An important point to address is whether variable $G$ theories can lead to modifications to a vacuum spacetime, such as a black-hole–binary inspiral. In Einstein’s theory, $G$ appears as the coupling constant between geometry, encoded by the Einstein tensor $G μν$ , and matter, encoded by the stress energy tensor $mat T μν$ . When considering vacuum spacetimes, $mat Tμν = 0$ and one might naively conclude that a variable $G$ would not introduce any modification to such spacetimes. In fact, this is the case in scalar-tensor theories (without homogeneous, cosmological solutions to the scalar field equation), where the no-hair theorem establishes that black-hole solutions are not modified. On the other hand, scalar-tensor theories with a cosmological, homogeneous scalar field solution can violate the no-hair theorem, endowing black holes with time-dependent hair, which in turn would introduce variability into $G$ even in vacuum spacetimes [246 *, 236 , 67 *].

In general, Newton’s constant plays a much more fundamental role than merely a coupling constant: it defines the relationship between energy and length. For example, for the vacuum Schwarzschild solution, $G$ establishes the relationship between the radius $R$ of the black hole and the rest-mass energy $E$ of the spacetime via $R = 2GE ∕c4$ . Similarly, in a black-hole–binary spacetime, each black hole introduces an energy scale into the problem that is quantified by a specification of Newton’s constant. Therefore, one can treat variable $G$ modifications as induced by some effective theory that modifies the mapping between the curvature scale and the energy scale of the problem, as is done for example in theories with extra dimensions.

An explicit example of this idea is realized in braneworld models. Superstring theory suggests that physics should be described by 4 large dimensions, plus another 6 that are compactified and very small [354 , 355 *]. The size of these extra dimensions is greatly constrained by particle theory experiments. However, braneworld models, where a certain higher-dimensional membrane is embedded in a higher-dimensional bulk spacetime, can evade this constraint as only gravitons can interact with the bulk. The ADD model [32 , 33 ] is a particular example of such a braneworld, where the bulk is flat and compact and the brane is tensionless with ordinary fields localized on it. Since gravitational-wave experiments have not yet constrained deviations from Einstein’s theory in the strong field, the size of these extra dimensions is constrained to micrometer scales only by table-top experiments [259 , 7 *].
=======
» TASK GOAL: Please extend the passage above on variable Newton's constant and braneworld models, starting after its final sentence.
=======
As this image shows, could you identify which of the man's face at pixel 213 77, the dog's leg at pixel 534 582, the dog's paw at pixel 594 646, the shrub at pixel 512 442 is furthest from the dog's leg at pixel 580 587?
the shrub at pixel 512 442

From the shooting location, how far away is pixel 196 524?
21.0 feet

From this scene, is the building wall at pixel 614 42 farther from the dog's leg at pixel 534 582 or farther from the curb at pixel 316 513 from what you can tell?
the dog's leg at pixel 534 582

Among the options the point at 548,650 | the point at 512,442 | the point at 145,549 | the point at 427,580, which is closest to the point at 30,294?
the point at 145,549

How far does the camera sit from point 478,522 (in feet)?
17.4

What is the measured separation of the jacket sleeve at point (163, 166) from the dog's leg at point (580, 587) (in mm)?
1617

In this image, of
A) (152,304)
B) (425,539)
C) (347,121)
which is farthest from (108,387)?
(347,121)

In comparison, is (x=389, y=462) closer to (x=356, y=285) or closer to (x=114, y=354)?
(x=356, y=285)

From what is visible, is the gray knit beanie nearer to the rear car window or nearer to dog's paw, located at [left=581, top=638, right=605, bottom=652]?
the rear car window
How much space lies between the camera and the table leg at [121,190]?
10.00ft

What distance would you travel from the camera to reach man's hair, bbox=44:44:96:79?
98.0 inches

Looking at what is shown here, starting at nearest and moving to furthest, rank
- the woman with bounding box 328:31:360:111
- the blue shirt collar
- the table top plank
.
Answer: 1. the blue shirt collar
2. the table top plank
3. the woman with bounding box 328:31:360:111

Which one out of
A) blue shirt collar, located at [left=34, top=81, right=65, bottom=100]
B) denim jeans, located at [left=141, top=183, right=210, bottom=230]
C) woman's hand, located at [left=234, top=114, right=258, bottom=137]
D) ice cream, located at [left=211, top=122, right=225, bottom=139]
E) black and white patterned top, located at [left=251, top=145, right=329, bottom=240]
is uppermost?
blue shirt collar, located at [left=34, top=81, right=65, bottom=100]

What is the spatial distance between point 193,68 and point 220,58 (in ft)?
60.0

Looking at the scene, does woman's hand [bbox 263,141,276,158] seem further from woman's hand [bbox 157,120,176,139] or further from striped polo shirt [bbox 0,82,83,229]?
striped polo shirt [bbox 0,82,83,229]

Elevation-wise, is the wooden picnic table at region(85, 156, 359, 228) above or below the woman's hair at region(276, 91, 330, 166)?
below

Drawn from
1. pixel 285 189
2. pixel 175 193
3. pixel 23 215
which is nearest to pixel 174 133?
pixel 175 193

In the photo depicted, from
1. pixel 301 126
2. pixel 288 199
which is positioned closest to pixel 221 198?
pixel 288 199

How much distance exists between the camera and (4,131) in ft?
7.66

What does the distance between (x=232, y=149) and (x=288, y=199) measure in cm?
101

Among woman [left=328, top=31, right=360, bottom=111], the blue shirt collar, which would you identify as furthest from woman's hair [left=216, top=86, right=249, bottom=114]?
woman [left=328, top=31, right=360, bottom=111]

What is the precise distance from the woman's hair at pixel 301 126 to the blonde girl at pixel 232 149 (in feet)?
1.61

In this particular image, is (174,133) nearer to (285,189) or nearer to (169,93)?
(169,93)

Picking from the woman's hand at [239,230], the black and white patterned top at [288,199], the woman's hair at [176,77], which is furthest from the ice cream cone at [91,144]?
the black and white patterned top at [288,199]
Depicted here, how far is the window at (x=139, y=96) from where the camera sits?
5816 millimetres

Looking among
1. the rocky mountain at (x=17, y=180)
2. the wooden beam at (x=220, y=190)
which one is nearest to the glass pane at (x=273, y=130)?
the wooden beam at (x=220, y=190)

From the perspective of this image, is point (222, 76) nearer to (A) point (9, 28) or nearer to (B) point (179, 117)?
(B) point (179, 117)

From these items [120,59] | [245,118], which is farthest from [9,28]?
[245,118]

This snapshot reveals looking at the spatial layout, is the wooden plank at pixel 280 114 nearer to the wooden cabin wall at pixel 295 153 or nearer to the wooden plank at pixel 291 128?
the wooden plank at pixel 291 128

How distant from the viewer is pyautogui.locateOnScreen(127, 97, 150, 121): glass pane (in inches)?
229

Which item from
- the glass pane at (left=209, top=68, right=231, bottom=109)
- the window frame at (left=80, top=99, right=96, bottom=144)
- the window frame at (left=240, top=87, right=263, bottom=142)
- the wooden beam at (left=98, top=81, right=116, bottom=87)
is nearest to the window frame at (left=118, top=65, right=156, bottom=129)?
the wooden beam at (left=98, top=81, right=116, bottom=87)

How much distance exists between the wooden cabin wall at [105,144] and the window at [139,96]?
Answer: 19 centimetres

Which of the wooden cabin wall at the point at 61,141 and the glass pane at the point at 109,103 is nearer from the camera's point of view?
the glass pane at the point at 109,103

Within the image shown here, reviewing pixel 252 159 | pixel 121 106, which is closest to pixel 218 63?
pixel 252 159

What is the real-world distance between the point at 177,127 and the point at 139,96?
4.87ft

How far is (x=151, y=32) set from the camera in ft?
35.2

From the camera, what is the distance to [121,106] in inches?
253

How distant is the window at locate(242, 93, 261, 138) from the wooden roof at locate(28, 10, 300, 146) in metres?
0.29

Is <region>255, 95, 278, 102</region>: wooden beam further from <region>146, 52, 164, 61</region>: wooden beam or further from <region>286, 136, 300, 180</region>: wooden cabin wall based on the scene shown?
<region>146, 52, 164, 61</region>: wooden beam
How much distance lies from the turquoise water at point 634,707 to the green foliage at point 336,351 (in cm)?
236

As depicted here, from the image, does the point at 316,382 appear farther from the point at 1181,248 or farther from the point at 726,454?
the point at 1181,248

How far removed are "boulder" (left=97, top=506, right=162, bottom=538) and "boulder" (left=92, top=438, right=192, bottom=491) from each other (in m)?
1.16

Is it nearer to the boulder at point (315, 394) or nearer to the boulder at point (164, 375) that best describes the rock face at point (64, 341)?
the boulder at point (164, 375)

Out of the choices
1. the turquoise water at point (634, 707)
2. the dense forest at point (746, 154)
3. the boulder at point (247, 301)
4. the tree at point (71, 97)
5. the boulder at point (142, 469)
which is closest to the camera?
=======
» ANSWER FOR THE TASK:
What is relevant to gravitational-wave experiments is that in many of these braneworld models black holes may not remain static [163 , 405 ]. The argument goes roughly as follows: a five-dimensional black hole is dual to a four-dimensional one with conformal fields on it by the ADS/CFT conjecture [301 , 9 ], but since the latter must evolve via Hawking radiation, the black hole must be losing mass. The Hawking mass loss rate is here enhanced by the large number of degrees of freedom in the conformal field theory, leading to an effective modification to Newton’s laws and to the emission of gravitational radiation. Effectively, one can think of the black-hole mass loss as due to the black hole being stretched away from the brane into the bulk due to a universal acceleration, that essentially reduces the size of the brane-localized black hole. For black-hole binaries, one can then draw an analogy between this induced time dependence in the black-hole mass and a variable $G$ theory, where Newton’s constant decays due to the presence of black holes. Of course, this is only analogy, since large extra dimensions would not predict a time-evolving mass in neutron-star binaries.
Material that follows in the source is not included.